Because the PA view or the X-ray taken when your standing facing the X-ray machine may either not show an abnormality or an abnormality may need clarification on the lateral view. The lateral view is taken when your side is facing the X-rays. The most complete or best x ray for diagnosis is the one with 2 views. Usually a PA and Lateral view.
For example, shadows on X-rays are produced by anything impeding the path of the X-rays. Tissues along the chest wall such as the breasts can impede the X-rays and produce shadows. This is especially tricky when the nipple casts a shadow that looks like a nodule. A nodule can represent a cancer. A lateral view will show that there is nothing in the lung, but it is the chest wall or breast that’s casting the shadow.
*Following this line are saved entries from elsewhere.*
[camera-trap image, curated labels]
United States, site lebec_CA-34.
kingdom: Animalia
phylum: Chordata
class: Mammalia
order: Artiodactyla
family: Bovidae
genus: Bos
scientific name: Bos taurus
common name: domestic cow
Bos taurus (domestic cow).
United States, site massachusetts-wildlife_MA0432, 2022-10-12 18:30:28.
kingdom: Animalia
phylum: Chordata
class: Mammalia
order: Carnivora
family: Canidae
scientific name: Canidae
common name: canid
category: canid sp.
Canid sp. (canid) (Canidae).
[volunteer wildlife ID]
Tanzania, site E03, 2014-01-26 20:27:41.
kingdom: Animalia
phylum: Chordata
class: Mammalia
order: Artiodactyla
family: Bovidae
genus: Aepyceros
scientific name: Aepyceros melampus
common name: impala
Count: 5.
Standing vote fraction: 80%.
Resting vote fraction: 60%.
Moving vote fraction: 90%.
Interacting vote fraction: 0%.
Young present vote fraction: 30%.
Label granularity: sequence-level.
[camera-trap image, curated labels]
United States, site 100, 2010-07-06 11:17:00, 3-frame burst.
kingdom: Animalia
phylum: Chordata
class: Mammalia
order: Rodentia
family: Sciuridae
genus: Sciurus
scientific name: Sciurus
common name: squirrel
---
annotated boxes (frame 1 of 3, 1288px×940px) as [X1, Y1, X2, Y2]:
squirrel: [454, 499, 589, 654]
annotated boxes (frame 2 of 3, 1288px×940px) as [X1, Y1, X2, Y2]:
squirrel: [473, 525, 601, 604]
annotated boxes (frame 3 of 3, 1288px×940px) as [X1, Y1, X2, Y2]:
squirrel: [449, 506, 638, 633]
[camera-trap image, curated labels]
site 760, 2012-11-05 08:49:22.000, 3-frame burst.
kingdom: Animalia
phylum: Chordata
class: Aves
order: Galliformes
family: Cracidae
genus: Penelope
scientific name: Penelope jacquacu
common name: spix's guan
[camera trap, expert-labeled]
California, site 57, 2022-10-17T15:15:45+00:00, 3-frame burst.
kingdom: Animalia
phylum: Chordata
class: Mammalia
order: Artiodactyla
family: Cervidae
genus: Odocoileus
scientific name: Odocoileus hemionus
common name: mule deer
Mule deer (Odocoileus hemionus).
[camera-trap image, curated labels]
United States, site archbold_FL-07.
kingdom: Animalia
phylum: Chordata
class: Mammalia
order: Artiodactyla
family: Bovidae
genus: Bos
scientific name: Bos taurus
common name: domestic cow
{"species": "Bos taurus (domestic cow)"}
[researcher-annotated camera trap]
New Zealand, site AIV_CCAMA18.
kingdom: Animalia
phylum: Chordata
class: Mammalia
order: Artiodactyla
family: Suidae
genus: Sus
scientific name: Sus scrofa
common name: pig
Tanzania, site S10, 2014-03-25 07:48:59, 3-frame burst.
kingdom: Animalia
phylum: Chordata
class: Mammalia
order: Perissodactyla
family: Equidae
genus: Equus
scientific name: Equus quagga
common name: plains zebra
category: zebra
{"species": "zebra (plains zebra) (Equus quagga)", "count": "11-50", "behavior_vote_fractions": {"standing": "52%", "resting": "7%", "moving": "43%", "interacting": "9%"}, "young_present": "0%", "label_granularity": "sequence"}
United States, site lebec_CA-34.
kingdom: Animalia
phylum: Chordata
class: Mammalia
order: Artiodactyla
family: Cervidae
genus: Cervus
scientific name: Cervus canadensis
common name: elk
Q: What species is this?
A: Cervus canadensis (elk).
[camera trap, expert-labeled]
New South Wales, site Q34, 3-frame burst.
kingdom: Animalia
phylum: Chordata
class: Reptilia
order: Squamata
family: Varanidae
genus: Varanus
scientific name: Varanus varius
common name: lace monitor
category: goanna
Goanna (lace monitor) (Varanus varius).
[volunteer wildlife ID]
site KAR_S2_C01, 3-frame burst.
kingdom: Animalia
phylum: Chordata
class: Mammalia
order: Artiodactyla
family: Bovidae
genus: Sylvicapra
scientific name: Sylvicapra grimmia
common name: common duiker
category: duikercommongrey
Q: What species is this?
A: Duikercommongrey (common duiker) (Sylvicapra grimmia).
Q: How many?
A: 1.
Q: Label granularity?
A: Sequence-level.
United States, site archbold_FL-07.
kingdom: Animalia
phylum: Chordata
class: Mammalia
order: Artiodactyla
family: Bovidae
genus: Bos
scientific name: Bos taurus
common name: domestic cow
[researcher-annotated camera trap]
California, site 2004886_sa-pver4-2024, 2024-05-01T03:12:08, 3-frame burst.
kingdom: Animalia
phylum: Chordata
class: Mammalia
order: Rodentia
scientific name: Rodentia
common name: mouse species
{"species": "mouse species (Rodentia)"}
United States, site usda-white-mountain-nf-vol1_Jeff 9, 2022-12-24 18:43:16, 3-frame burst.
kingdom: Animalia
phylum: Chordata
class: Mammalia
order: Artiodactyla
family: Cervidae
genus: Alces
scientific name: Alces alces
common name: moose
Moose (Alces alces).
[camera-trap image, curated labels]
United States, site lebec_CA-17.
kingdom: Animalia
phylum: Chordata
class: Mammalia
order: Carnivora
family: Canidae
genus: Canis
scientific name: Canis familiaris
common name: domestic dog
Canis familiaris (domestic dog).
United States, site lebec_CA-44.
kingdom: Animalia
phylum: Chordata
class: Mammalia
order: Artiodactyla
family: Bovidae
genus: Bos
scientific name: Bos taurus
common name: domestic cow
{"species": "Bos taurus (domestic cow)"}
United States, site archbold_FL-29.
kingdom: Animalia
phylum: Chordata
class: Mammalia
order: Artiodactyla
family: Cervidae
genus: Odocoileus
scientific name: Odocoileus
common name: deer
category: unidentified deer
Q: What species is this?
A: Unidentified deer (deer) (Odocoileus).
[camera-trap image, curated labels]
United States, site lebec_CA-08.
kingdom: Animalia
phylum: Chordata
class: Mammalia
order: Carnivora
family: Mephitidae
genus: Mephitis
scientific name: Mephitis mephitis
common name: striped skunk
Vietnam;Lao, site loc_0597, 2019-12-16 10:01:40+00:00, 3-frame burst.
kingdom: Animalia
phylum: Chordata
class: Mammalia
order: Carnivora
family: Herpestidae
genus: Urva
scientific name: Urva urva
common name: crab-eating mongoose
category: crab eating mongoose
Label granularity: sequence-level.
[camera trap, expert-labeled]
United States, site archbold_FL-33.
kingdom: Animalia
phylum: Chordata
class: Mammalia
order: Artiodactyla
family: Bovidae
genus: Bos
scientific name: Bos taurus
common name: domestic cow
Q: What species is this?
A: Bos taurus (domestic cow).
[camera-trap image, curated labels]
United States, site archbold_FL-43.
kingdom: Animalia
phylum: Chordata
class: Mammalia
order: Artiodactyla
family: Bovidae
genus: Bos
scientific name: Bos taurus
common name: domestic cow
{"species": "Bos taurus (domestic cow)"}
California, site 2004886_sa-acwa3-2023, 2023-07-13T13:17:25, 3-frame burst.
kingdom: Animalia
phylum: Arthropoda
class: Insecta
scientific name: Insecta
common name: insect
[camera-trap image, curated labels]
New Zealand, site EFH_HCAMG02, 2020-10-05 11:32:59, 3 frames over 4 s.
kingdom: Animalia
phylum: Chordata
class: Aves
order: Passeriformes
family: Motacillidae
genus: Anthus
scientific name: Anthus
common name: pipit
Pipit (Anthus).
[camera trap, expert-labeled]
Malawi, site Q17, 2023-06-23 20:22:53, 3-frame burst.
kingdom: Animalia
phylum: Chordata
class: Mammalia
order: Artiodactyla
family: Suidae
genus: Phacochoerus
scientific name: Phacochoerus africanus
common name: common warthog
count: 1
Another example is a pneumonia that can hide and be subtle on the PA view in the right middle lobe of the lung. On the lateral view, you can usually see a clear pneumonia overlying the heart where the right middle lobe projects. At times, lung nodules can only be seen on the lateral view. I have seen mediastinal masses only seen on the lateral view of the chest.
Abnormalities of the vertebra are also best seen on the lateral view. While the thoracic vertebra are seen on the PA view, they are seen in profile on the lateral view. Abnormalities like compression fractures or vertebral lesions are best seen on the lateral view. The sternum is also seen in profile on the lateral view.
Pleural effusions or fluid in the lung can also best be seen on the lateral view, especially when there is a small amount of fluid. Fluid trapped in one of the lung fissures can also best be seen on the lateral view sometimes. Abnormalities of the hila or where the vessels enter and leave the lungs can sometimes also be best seen on the lateral view.
It also goes that if something is only seen on the lateral view, the PA view can clear it up. Sometimes normal structures can cast confusing shadows on the lateral view, especially near the heart and chest wall. In cases of doubt, a chest CT can be done which will be definitive.
Therefore, the best initial test of the chest is a 2 view chest X-ray consisting of a PA and Lateral view. This will provide the most information in a quick and relatively inexpensive way. A 2 view chest will also prevent unnecessary further testing in many cases such as CT. There is less radiation exposure then a CT.